See for more details my web site; page:

http://ridders.nu/Webpaginas/pagina_atkinson_mk3/atkinson_mk3_frameset.htm
and the video below:

[ame]http://www.youtube.com/watch?v=8haoPu1cLhg&list=UUOWqwLEIfORZB09qQirdkag&index=1&feature=plcp[/ame]


A CAD plan is available for everyone interested.
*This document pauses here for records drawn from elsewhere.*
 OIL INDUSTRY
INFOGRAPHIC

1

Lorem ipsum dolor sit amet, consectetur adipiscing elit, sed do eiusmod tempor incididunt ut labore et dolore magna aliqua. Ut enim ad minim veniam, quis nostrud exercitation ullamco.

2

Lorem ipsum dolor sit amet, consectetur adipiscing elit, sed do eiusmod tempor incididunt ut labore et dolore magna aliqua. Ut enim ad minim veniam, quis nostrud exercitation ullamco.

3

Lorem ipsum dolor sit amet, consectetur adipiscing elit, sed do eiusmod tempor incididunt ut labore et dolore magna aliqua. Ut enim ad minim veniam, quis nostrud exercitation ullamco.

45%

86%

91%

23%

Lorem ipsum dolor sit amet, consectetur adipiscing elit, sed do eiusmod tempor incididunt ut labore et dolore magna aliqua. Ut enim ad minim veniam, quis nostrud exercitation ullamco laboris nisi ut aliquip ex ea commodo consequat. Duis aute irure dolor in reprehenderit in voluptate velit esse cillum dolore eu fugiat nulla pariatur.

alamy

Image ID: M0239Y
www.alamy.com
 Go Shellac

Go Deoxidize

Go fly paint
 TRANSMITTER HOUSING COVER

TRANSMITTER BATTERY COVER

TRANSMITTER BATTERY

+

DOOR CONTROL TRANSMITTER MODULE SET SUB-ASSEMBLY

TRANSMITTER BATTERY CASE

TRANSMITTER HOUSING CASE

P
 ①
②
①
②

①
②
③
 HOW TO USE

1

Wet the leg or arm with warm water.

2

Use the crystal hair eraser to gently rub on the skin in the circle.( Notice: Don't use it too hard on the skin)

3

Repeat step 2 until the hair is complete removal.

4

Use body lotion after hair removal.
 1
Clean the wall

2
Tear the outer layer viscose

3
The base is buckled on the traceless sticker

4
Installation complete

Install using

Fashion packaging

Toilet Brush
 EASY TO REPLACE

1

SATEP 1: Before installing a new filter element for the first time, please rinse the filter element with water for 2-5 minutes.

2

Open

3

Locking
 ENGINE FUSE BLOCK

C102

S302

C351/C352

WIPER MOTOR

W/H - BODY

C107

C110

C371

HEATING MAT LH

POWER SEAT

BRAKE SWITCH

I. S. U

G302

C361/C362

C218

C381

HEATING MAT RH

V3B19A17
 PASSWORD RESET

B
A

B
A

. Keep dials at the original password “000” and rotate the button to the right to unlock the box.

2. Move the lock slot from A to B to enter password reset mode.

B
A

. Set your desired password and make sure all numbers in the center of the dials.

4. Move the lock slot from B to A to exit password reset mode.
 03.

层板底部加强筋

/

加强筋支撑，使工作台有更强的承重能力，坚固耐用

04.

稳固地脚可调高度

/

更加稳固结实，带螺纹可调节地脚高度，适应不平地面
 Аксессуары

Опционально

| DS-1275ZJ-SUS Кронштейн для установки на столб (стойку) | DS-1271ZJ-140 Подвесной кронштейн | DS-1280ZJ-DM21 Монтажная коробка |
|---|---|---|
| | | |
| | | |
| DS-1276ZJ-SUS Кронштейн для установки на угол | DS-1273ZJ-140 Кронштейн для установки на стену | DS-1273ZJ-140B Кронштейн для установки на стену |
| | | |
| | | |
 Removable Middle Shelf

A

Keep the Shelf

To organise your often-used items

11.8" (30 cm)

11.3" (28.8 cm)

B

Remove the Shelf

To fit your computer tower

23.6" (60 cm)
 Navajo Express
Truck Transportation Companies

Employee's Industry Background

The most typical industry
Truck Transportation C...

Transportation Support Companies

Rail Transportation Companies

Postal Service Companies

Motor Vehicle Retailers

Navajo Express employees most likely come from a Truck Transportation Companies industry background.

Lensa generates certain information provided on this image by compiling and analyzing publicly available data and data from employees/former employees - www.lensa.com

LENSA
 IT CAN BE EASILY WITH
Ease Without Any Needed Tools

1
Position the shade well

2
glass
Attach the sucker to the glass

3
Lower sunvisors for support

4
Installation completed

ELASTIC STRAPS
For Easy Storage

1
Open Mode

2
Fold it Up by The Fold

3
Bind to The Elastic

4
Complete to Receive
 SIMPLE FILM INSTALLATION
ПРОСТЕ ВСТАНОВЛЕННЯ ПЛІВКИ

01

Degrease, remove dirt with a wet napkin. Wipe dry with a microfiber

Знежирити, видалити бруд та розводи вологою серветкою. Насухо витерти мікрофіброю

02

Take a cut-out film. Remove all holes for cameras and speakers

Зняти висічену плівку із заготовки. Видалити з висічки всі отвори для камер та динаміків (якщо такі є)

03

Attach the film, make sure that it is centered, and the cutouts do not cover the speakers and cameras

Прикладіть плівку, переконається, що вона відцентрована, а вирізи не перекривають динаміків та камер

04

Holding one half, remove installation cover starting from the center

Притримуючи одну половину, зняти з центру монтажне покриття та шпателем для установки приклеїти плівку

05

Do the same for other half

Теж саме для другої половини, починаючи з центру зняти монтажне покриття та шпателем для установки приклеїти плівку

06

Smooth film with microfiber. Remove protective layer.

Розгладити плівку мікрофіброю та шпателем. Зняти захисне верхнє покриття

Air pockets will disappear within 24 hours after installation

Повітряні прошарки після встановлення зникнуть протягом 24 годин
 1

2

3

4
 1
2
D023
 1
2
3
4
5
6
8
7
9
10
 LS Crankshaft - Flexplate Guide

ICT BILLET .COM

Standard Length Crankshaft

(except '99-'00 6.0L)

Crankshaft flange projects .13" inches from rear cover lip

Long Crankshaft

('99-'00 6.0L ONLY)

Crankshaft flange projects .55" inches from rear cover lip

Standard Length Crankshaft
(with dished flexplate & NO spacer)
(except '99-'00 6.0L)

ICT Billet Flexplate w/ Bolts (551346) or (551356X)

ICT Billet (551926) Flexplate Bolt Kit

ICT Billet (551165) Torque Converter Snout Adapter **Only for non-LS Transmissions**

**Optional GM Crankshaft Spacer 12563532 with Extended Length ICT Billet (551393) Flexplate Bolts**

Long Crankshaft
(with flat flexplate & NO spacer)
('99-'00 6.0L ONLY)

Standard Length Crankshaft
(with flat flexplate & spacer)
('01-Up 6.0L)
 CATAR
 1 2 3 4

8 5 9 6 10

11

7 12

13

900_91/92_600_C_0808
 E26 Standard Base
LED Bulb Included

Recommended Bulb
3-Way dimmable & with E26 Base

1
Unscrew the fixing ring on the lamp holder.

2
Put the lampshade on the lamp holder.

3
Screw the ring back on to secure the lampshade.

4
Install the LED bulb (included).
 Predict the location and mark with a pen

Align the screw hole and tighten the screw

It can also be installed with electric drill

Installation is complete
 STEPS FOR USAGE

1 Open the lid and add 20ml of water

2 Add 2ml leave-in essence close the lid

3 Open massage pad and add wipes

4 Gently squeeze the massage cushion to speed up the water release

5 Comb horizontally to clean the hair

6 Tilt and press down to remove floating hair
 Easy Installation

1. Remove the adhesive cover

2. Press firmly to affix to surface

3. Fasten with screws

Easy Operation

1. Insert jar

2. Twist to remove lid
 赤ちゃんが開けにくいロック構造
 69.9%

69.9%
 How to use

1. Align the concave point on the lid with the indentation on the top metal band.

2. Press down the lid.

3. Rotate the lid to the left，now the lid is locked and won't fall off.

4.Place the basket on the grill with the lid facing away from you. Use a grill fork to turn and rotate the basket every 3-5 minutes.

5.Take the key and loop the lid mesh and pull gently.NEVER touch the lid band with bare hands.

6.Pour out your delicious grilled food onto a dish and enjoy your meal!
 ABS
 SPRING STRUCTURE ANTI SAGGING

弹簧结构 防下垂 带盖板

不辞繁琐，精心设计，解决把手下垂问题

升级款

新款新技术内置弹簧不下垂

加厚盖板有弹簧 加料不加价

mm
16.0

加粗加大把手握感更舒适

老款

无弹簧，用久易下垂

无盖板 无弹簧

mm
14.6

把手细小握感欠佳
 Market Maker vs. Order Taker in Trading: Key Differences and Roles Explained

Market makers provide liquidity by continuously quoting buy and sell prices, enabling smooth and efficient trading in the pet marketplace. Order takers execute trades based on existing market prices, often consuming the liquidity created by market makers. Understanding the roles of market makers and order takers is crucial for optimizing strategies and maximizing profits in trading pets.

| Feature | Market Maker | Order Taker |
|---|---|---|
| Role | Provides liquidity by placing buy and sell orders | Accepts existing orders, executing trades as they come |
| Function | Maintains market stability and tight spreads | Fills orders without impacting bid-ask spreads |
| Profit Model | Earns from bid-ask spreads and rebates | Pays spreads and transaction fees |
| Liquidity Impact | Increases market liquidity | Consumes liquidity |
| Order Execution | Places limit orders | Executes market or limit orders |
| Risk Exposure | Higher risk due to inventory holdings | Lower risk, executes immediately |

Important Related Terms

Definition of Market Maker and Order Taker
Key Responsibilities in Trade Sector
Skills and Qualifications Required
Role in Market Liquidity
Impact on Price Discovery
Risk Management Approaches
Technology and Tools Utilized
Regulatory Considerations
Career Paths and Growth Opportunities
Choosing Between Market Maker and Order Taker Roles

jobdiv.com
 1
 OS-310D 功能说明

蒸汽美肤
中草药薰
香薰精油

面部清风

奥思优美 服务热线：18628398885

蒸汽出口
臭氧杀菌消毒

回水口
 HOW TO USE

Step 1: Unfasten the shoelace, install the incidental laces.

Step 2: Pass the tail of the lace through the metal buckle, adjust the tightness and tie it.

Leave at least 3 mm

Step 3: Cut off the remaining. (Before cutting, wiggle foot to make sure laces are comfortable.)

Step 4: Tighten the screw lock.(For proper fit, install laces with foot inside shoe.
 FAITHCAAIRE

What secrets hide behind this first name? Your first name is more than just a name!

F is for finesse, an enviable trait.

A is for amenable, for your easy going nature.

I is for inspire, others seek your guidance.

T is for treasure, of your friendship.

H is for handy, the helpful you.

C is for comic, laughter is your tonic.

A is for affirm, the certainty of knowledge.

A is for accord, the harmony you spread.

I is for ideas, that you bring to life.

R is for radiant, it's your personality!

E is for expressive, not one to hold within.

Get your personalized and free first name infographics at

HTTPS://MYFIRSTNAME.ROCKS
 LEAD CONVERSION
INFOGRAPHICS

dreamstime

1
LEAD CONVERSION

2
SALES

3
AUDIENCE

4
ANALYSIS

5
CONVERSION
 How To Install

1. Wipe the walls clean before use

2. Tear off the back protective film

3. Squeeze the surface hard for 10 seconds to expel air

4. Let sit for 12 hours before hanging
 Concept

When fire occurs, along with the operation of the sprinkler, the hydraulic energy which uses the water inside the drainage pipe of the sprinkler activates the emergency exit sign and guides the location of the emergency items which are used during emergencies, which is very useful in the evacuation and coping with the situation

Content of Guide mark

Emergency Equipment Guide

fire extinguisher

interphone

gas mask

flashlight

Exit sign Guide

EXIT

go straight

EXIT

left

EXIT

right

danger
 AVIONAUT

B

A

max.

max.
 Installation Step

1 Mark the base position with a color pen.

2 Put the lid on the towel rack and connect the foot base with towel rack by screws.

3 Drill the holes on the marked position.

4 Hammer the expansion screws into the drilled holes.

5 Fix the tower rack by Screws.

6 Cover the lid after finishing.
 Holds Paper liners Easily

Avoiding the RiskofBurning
Friendly greetings from Holland,
Jan Ridders


----------



## fltenwheeler (Oct 14, 2012)

That is a great looking engine. Thank you for posting the video.

Tim Meyer


----------



## Brian Rupnow (Oct 14, 2012)

Nicely done Jan!!!---Brian Rupnow


----------



## ausdier (Oct 14, 2012)

Hi Jan,
Yet another great little motor, well done.
I would like to take up the offer of a copy of the drawings or what ever cad files you have, please.
My email is [email protected]
Thanks again and keep up the great work.


----------



## lee9966 (Oct 14, 2012)

Great work Jan as always.  It's nice to see you posting here.

Lee


----------



## Jan Ridders (Oct 16, 2012)

ausdier said:


> Hi Jan,
> Yet another great little motor, well done.
> I would like to take up the offer of a copy of the drawings or what ever cad files you have, please.
> My email is [email protected]
> Thanks again and keep up the great work.


 
Hello,
Send me an e-mail via my web site or [email protected] and I will send you the plans for this engine,
Jan Ridders


----------



## canadianhorsepower (Dec 30, 2012)

I would like ti biuld one of these beauty, can you please email me the cad drawing to 
[email protected]
thanks
Luc


----------



## Jan Ridders (Dec 30, 2012)

Hello Luc,
Send me a mail to [email protected] with your request, that's more easy for me.
Friendly greetings from Holland,
Jan Ridders


----------



## myrickman (Dec 30, 2012)

Jan- A very nice clean design. I like the see-through cylinder and rotary valve. She certainly runs sweet. I'll park the offer on the plans for when I get my plate clean. I just think of the original designer and bow to their creativity...a longer power stroke to eek out more useful work...brilliant.


----------